**TASK DESCRIPTION**
Could you write out, word for word, the rows that begin at the line containing "Of x1=466, y1=497, x2=550, y2=518: upper" and run through the end of the rows, including that first line?

[Stored entries]
------------

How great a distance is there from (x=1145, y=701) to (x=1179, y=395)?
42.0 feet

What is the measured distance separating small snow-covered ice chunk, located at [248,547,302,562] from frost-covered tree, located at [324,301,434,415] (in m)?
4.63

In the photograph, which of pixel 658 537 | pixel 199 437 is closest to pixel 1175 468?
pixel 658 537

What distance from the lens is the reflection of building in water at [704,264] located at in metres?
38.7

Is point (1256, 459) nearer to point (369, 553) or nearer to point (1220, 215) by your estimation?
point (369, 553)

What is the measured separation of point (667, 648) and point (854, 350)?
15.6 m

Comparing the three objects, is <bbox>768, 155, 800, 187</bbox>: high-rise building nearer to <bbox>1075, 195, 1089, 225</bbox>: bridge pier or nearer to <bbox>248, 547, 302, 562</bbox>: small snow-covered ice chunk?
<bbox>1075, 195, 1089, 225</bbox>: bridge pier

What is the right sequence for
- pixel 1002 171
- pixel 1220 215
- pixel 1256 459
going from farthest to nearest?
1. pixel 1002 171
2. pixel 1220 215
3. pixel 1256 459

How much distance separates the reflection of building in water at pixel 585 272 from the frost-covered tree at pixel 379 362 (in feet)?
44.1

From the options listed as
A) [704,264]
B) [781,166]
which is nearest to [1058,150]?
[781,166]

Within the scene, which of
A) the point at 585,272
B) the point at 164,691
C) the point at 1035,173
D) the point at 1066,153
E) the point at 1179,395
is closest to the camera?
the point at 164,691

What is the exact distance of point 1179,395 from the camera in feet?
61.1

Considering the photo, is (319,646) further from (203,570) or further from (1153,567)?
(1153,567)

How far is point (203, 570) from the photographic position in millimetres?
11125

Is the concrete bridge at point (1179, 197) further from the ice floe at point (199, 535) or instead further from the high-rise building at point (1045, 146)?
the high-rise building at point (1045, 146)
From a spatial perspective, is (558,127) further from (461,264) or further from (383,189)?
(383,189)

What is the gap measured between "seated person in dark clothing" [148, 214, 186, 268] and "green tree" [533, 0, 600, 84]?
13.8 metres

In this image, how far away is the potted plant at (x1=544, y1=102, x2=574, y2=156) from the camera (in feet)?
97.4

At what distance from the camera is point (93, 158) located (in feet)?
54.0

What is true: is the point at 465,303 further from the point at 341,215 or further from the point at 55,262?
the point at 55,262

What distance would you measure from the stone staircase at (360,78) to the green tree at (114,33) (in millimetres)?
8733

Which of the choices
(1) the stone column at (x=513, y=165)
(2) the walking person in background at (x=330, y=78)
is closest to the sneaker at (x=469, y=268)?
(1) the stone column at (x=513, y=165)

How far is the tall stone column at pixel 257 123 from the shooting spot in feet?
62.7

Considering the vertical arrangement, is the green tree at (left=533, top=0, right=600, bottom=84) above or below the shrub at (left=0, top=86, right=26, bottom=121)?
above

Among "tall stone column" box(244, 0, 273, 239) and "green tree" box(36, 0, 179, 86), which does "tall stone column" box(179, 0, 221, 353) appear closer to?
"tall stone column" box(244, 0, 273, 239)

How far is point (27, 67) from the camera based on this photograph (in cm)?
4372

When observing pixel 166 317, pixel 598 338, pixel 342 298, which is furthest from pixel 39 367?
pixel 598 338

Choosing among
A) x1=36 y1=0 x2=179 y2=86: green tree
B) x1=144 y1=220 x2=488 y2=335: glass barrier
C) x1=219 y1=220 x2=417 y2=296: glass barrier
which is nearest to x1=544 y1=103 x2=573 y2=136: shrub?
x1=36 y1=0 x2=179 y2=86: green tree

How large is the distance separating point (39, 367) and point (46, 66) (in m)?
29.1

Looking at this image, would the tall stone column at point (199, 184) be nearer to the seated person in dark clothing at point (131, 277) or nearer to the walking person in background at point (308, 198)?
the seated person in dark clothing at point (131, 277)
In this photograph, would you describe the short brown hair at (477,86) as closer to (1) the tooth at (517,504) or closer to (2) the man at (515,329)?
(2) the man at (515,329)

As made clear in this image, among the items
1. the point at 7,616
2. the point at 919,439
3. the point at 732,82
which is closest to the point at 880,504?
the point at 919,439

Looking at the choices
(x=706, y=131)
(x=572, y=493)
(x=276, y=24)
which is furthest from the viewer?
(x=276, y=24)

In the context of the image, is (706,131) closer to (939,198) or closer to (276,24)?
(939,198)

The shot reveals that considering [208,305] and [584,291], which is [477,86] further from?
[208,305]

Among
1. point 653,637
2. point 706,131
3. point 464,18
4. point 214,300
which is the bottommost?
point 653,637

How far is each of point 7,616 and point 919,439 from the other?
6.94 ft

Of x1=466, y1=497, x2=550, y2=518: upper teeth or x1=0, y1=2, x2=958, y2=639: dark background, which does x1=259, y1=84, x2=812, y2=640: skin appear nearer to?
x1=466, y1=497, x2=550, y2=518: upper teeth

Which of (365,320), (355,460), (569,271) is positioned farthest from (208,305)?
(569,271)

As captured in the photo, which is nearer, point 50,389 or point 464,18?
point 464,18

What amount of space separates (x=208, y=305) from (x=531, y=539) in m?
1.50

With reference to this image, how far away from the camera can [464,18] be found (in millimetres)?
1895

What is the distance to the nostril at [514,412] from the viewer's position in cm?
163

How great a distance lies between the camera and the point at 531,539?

------------

**PROBLEM SOLUTION**
Of x1=466, y1=497, x2=550, y2=518: upper teeth or x1=0, y1=2, x2=958, y2=639: dark background, which does x1=259, y1=84, x2=812, y2=640: skin appear nearer to?
x1=466, y1=497, x2=550, y2=518: upper teeth

Which of (365,320), (355,460), (569,271) is positioned farthest from (208,305)?
(569,271)

As captured in the photo, which is nearer, point 50,389 or point 464,18?
point 464,18

What amount of space separates (x=208, y=305) from (x=531, y=539) in m?
1.50

With reference to this image, how far away from the camera can [464,18] be found (in millimetres)?
1895

What is the distance to the nostril at [514,412] from the viewer's position in cm?
163

How great a distance lies between the camera and the point at 531,539?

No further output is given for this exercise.